◆ BRIEF
Return every line of the material that contains the word "First".
-- MATERIAL FOR THE TASK follows --
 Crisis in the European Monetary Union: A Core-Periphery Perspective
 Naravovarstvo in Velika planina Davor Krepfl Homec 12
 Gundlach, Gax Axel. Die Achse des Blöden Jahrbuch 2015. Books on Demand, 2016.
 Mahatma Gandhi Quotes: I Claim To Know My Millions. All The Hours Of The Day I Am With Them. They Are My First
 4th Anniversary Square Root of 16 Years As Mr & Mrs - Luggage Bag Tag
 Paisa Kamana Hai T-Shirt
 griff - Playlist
-- MATERIAL FOR THE TASK concluded --
-- MATERIAL FOR THE TASK follows --
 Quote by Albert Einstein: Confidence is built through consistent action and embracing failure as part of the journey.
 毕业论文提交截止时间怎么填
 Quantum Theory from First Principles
-- MATERIAL FOR THE TASK concluded --
◆ EXERCISE OUTPUT
 Mahatma Gandhi Quotes: I Claim To Know My Millions. All The Hours Of The Day I Am With Them. They Are My First
 Quantum Theory from First Principles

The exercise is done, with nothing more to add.